Le maire de Toulouse, qui a regagné la ville en promettant une troisième ligne de métro aux habitants… en 2024, n’avait pourtant pas inscrit ce projet « aérien » dans son programme électoral. Il était même sceptique quand Philippe Douste-Blazy, dont il était alors l’adjoint chargé des transports, en avait lancé l’idée. Tout aussi dubitatif, Pierre Cohen (PS), qui avait succédé à l’ancien ministre de la Santé et de la Culture au Capitole, avait lui aussi été finalement séduit par ces télécabines, jusqu’ici davantage dédiées aux loisirs et aux stations de ski qu’aux transports urbains. Le maire socialiste promettait un «  aéro-tram  » pour 2017 à Toulouse. Le coût relativement faible d’un téléphérique comparé à des modes de transports lourds comme le tramway ou le métro et la facilité relative du chantier suscitent désormais un véritable engouement pour ce mode de transport alternatif. Des projets de transports « par câbles » sont régulièrement annoncés à Grenoble, Marseille, Perpignan, Béziers ou en région parisienne (Créteil). Poma, concurrent inattendu de Siemens ou Alstom dans les villes  ?

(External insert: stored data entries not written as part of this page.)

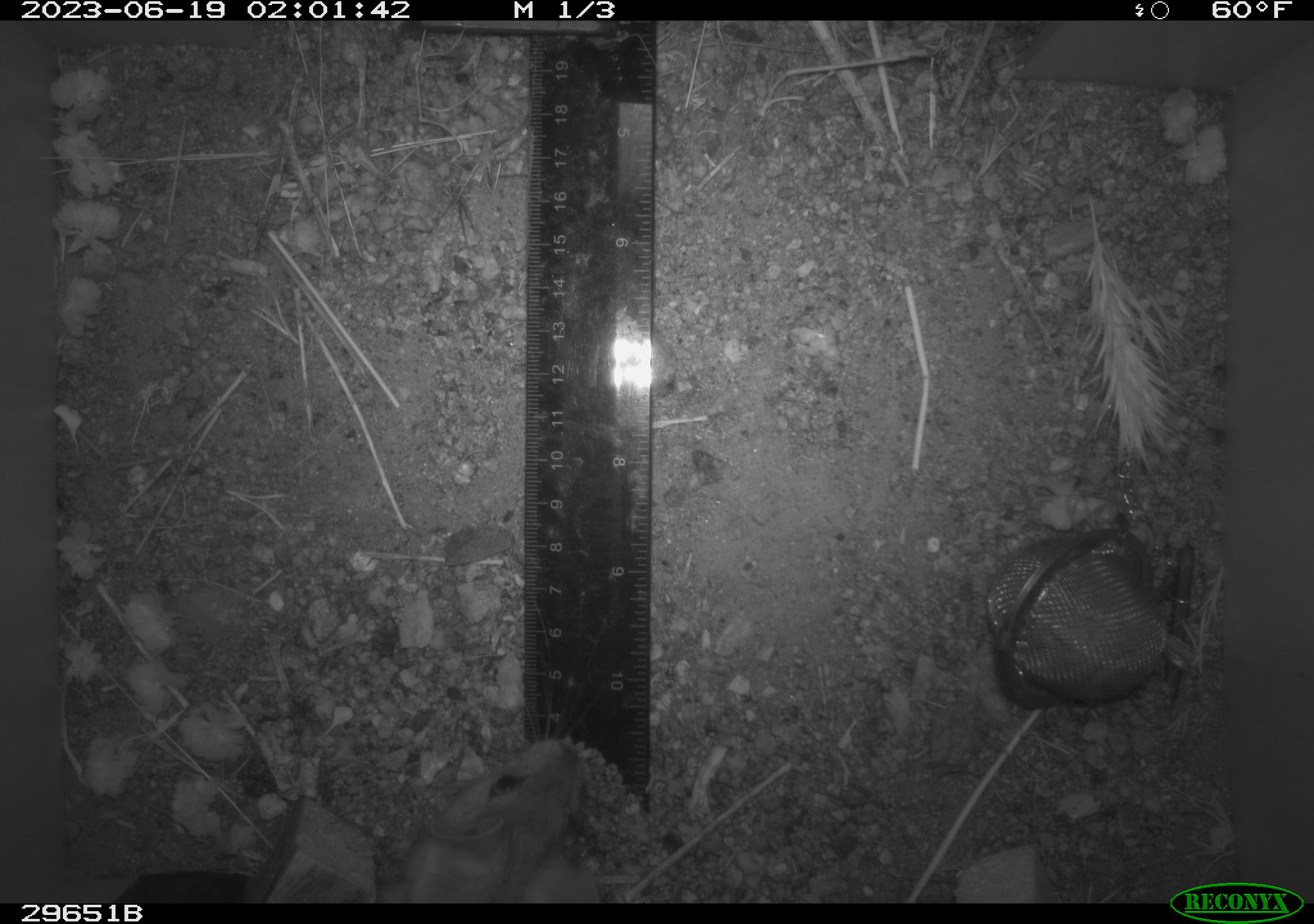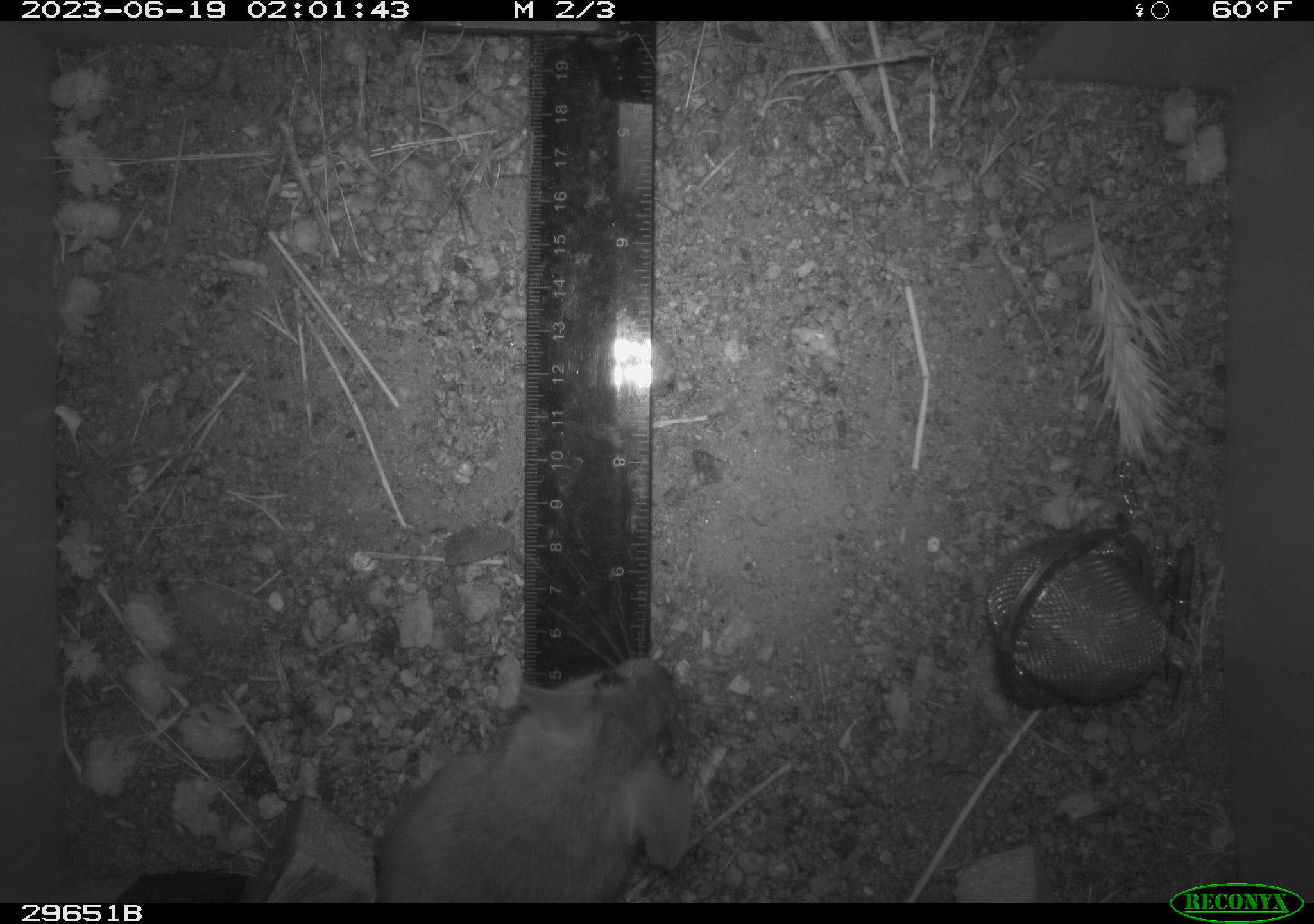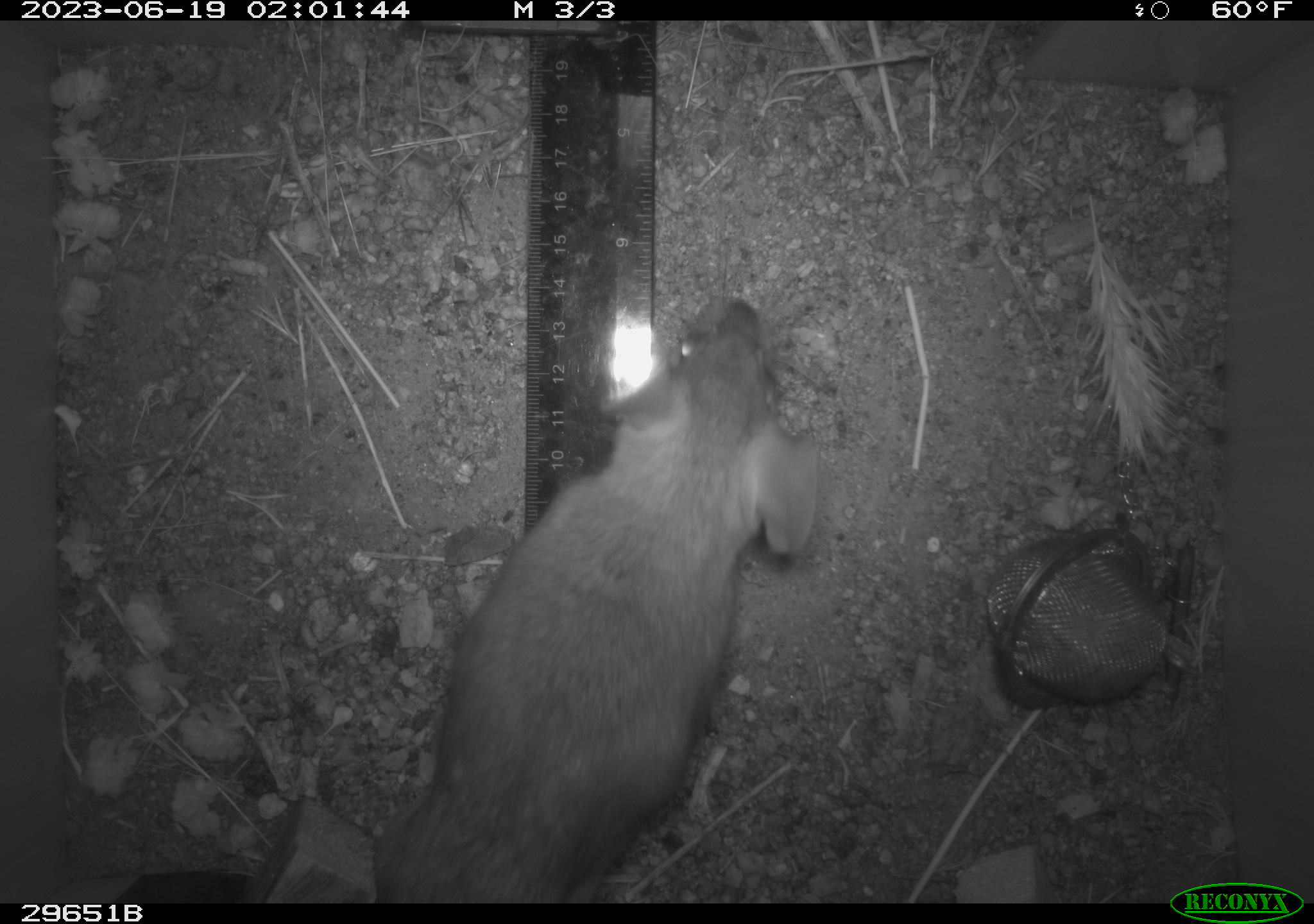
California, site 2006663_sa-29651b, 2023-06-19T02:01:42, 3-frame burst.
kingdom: Animalia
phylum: Chordata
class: Mammalia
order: Rodentia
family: Cricetidae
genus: Neotoma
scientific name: Neotoma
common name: pack rat or woodrat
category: neotoma species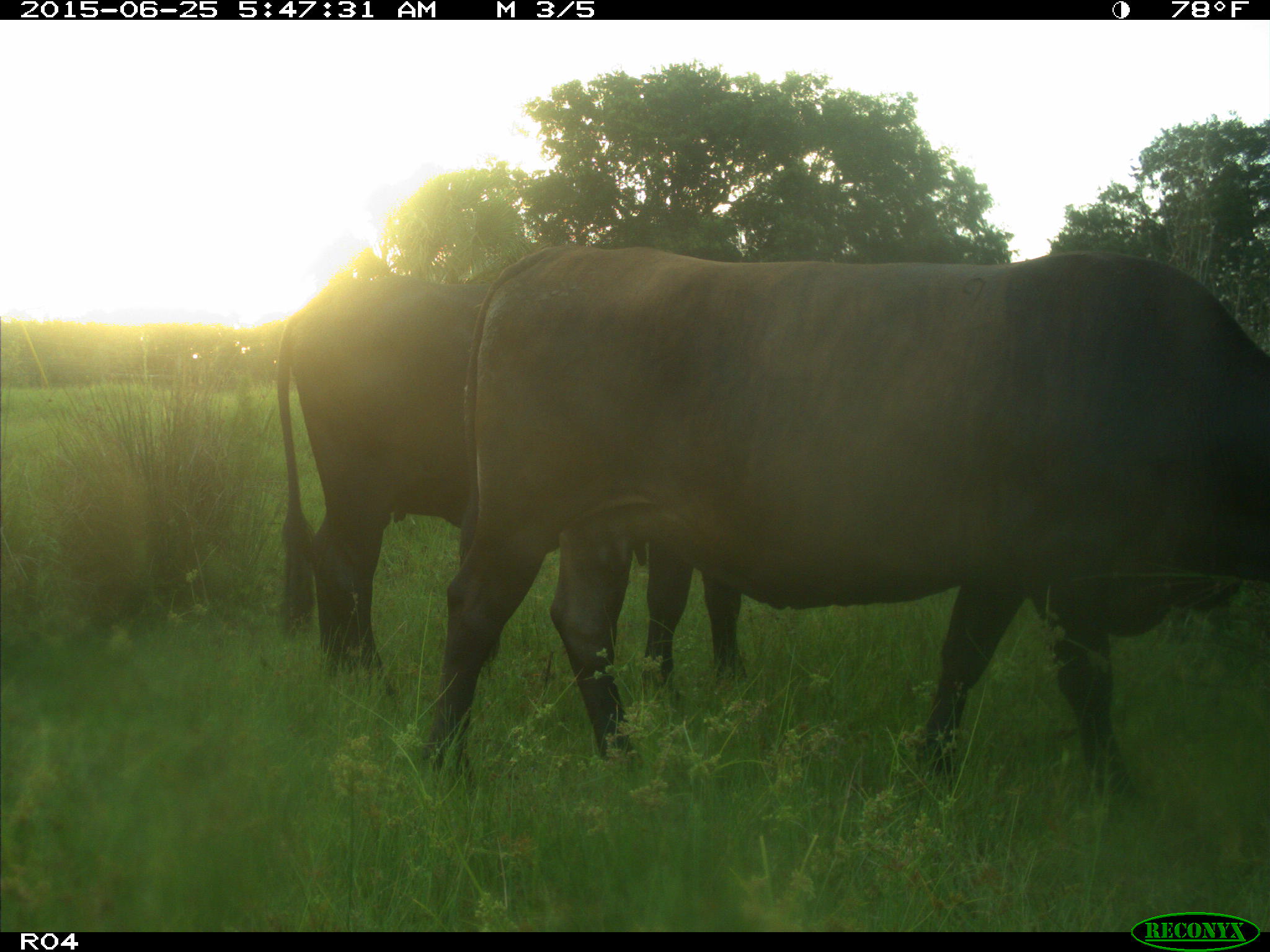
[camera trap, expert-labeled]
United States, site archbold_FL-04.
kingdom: Animalia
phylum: Chordata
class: Mammalia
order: Artiodactyla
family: Bovidae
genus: Bos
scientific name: Bos taurus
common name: domestic cow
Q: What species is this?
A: Bos taurus (domestic cow).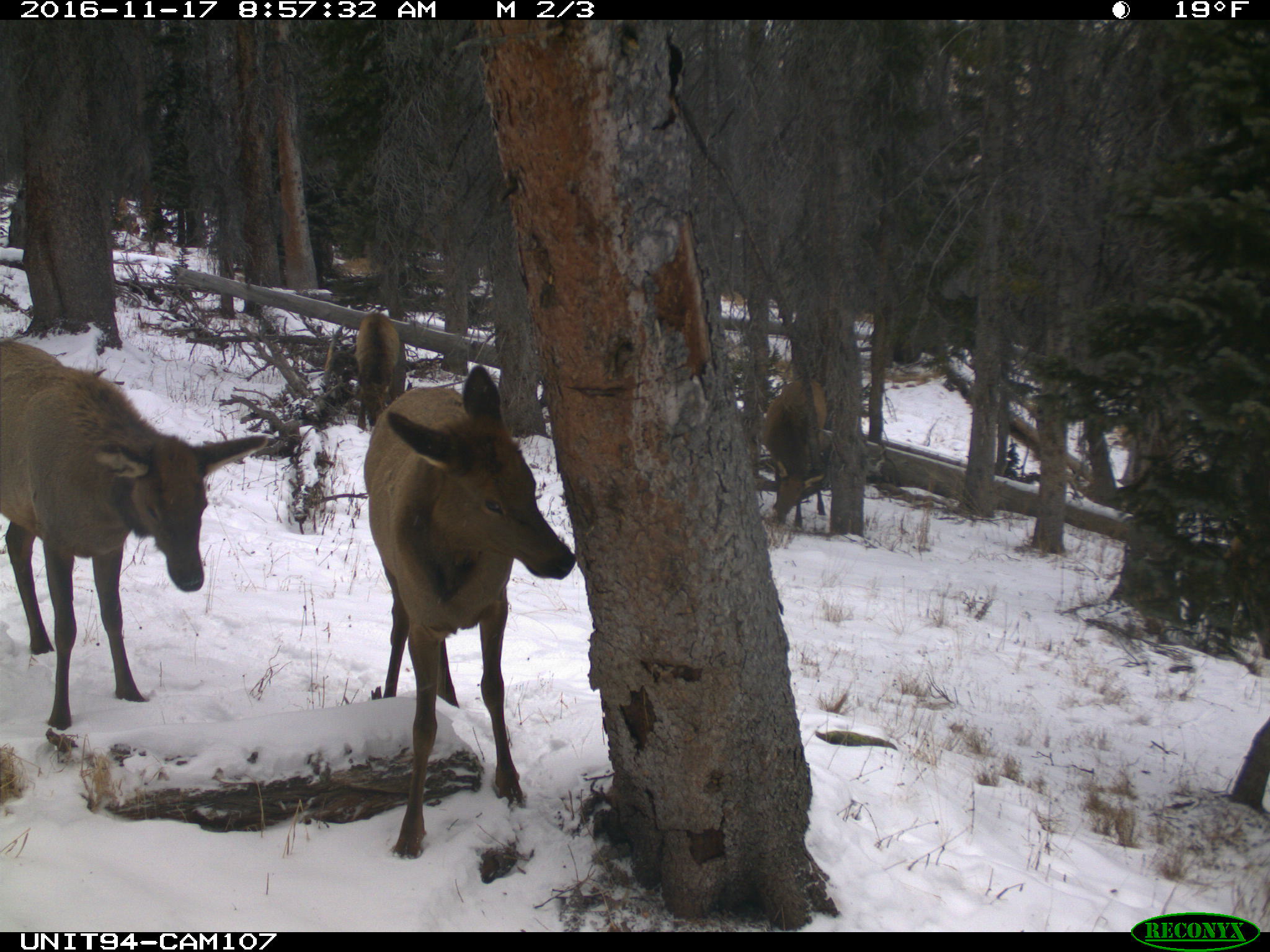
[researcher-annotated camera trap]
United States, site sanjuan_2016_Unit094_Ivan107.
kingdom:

A Toulouse, l’entreprise basée à Voreppe (Isère) était en concurrence avec des constructeurs suisses, italiens ou autrichiens. Contrairement au modèle choisi à Brest, le téléphérique retenu pour la ville rose circulera sur trois câbles. Il sera capable de faire face aux rafales du vent d’Autan jusqu’à 100 km/h. Poma et ses concurrents avaient également proposé des cabines suspendues à un câble unique, moins chères à l’achat mais finalement écartées par les élus toulousains, au profit d’une plus grande fiabilité de service. Le contrat prévoit également une somme de 2 millions par an pour la maintenance du système. Elle sera assurée par des employés d’Altiservice, une filiale du groupe Engie (ex-GDF/Suez) qui gère déjà plusieurs stations de ski dans les Pyrénées. L’exploitation du téléphérique sera néanmoins assurée par la régie des transports publics de l’agglomération toulousaine, qui table sur un trafic de 7.000 passagers par jour. Les cabines devraient donc être accessibles pour le prix d’un ticket de bus ou de métro. Séduits, les élus toulousains envisagent déjà d’étendre cette première ligne « aérienne » au-delà du périphérique, pour la connecter à la future troisième ligne de métro qui desservira le nouveau campus aéronautique qui sort de terre au sud-est de la ville, et à la ligne A du métro dans le quartier du Mirail (Basso Cambo).  » On peut même envisager techniquement d’aller jusqu’à Tournefeuille, tout est ouvert « , glisse Jean-Michel Lattes, adjoint de M Moudenc aux transports.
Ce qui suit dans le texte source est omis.